Sebelumnya, Johan mengimbau para penyelenggara negara atau pejabat yang menerima iPod tersebut untuk melaporkannya kepada KPK. Menurut undang-undang, kata Johan, tidak ada batasan nilai hadiah atau pemberian yang harus dilaporkan kepada KPK.
"Mengacu pada Undang-Undang Nomor 31 Tahun 1999 juncto Undang-Undang Nomor 20 Tahun 2001 dan mengacu pada Undang-Undang Nomor 30 Tahun 2002 Tentang KPK, setiap hadiah harus dilaporkan kepada KPK, di undang-undang tidak ada batasan nilai, hadiah, dalam bentuk apapun," katanya.
Kendati demikian, menurut Johan, tidak ada sanksi yang diatur dalam undang-undang bagi mereka yang tidak melaporkan kepada KPK pemberian hadiah atau janji.

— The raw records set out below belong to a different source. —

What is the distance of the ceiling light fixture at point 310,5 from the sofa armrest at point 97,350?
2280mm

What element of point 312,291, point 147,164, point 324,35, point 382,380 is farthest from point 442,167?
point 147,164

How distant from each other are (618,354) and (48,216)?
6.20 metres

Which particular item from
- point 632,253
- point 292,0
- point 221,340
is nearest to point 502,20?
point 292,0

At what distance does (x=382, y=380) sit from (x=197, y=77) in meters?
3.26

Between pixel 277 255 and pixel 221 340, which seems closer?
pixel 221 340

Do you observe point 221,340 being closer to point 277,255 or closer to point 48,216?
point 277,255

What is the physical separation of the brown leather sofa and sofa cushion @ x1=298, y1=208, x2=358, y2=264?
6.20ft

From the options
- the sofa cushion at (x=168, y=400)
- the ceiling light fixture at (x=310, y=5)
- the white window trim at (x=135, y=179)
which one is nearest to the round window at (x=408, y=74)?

Penerimaan hadiah atau janji yang tidak dilaporkan, katanya, tidak serta merta dapat dipidana. KPK baru bisa mengusut penerimaan hadiah tersebut jika ada pihak ketiga yang melaporkan adanya indikasi suap berkaitan dengan hadiah yang diterima si pejabat/penyelenggara negara.
Terkait dengan penerimaan iPod ini, Ketua Ikatan Hakim Indonesia Cabang MA Gayus Lumbuun menyambangi Gedung KPK untuk berdiskusi. Gayus mengaku tidak setuju iPod itu disebut gratifikasi karena nilainya menurut Gayus, di bawah Rp 500.000. Kendati demikian, kata Gayus, hakim di lingkungan MA akan melaporkan iPod tersebut kepada KPK secara kolektif.